Aim of the exercise :: Copy out the items from the very first one through the line that contains "Add to Cart", including that line, leaving the pictures out of your answer.
(Beginning of Provided data)
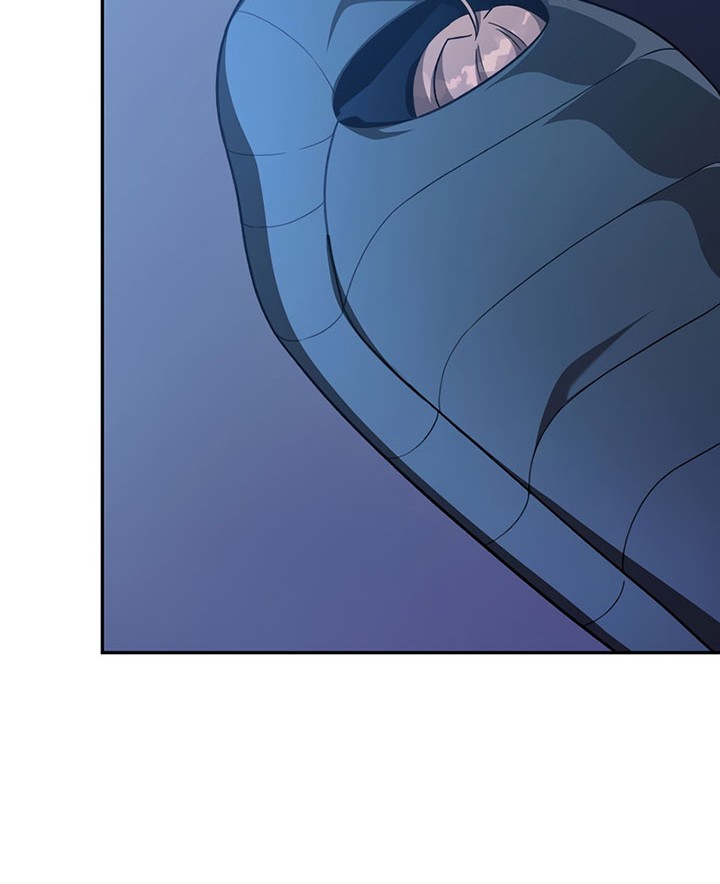 Soul Land 2 Chapter 453 - halaman 11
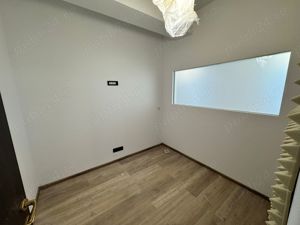 Spatiu de birouri 130mp, central, Piata Cipariu - Renovat - imagine 6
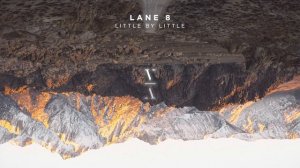 Lane 8 Little by Little Full Album Continuous Mix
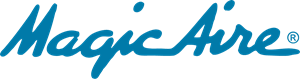 magic-aire-logo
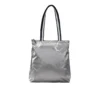 LeSportsac Easy Magazine Tote Totes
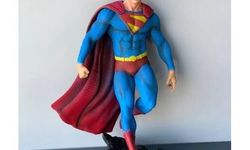 3D Yazıcı İle Neler Üretebilirsiniz?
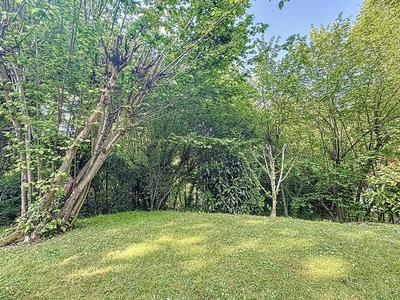 Maison - 182 m² - 7 pièces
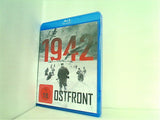 1942年 東部戦線 1942 Ostfront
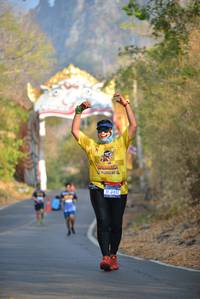 BIB: 2442
                            <button type="button" onclick="openModal(7241753)" class="btn btn-primary btn-sm float-right btn-popup" data-toggle="modal" data-target=".modal-high-quality">
                        <i class="fas fa-shopping-cart"></i> Add to Cart
                    </button>
                                            <button type="button" onclick="isThisMe(7241753, true)" class="btn btn-success btn-sm float-right btn-popup btn-isme hidden" data-toggle="tooltip" data-placement="bottom" title="นี่คือรูปของคุณใช่ไหม คลิกที่นี่เพื่อเอาเข้าอัลบั้ม">
                        <i class="fas fa-plus"></i> Add to album
                    </button>
                    <button type="button" onclick="isThisMe(7241753, false)" class="btn btn-warning btn-sm float-right btn-popup btn-isnotme hidden">
                        <i class="fas fa-ban"></i> Remove from album
                    </button>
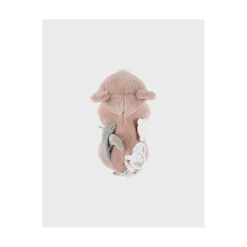 Noukie's Peluche d’activités ours Lily F&O Ours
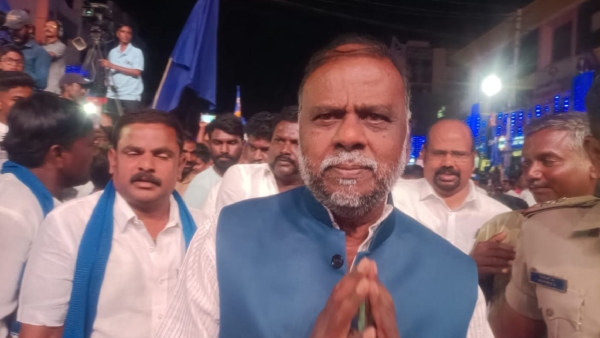 former-minister-h-anjaneya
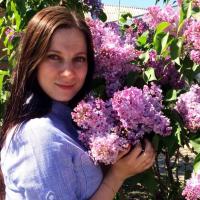 Елена 
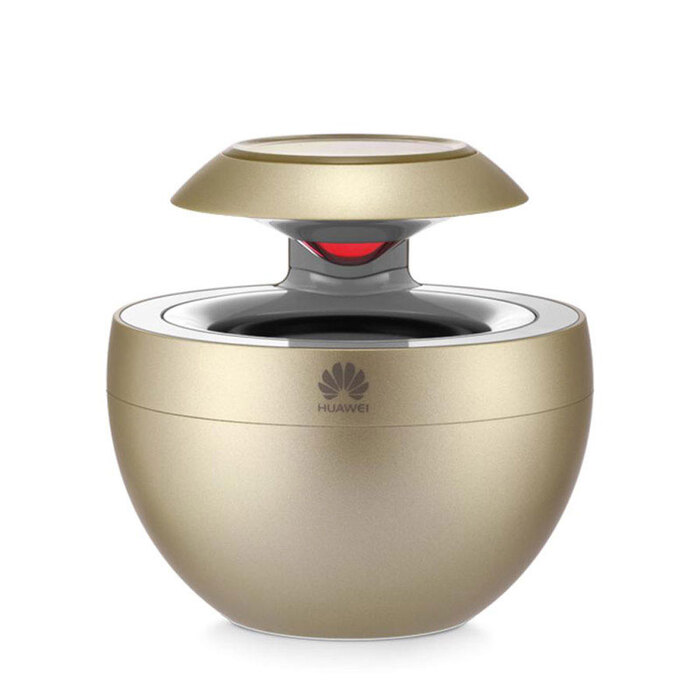 Huawei AM08 là sản phẩm loa bluetooth đang được săn đón nhất hiện nay Huawei AM08 là sản phẩm loa bluetooth đang được săn đón nhất hiện nay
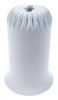 Bosch yleiskoneen kulhon hammaspyörä / keskiö 00170420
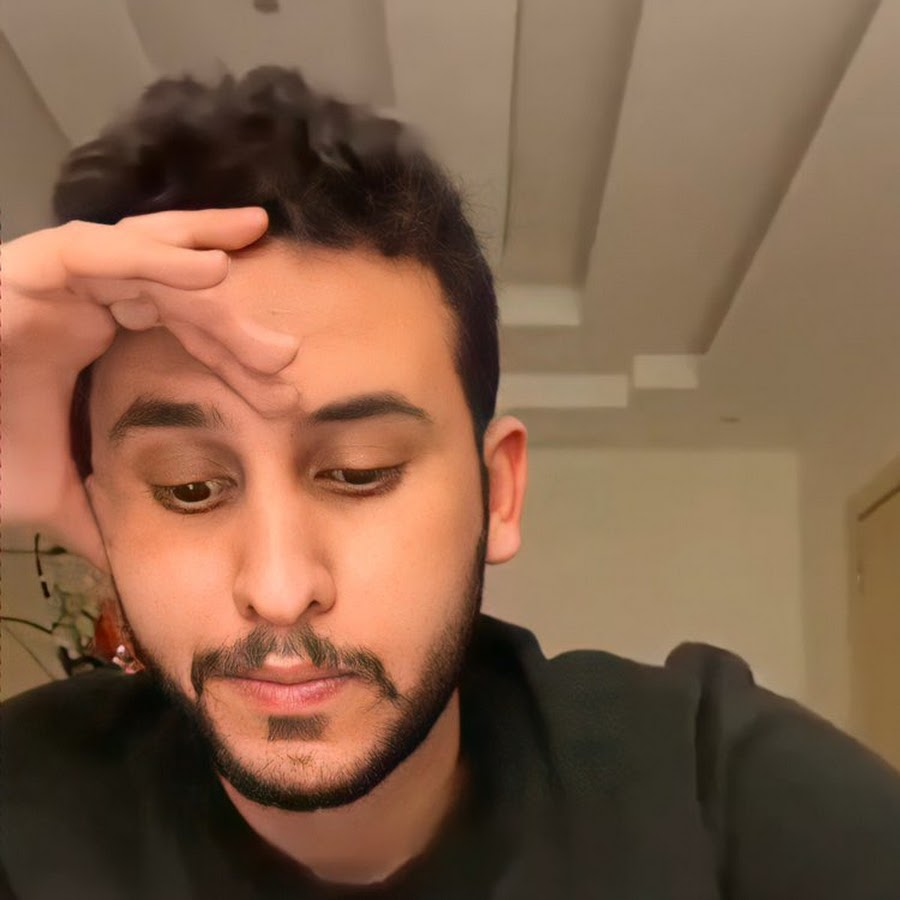 حقيقة وفاة نايف حمدان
(End of Provided data)
Exercise result ::
 Soul Land 2 Chapter 453 - halaman 11
 Spatiu de birouri 130mp, central, Piata Cipariu - Renovat - imagine 6
 Lane 8 Little by Little Full Album Continuous Mix
 magic-aire-logo
 LeSportsac Easy Magazine Tote Totes
 3D Yazıcı İle Neler Üretebilirsiniz?
 Maison - 182 m² - 7 pièces
 1942年 東部戦線 1942 Ostfront
 BIB: 2442
                            <button type="button" onclick="openModal(7241753)" class="btn btn-primary btn-sm float-right btn-popup" data-toggle="modal" data-target=".modal-high-quality">
                        <i class="fas fa-shopping-cart"></i> Add to Cart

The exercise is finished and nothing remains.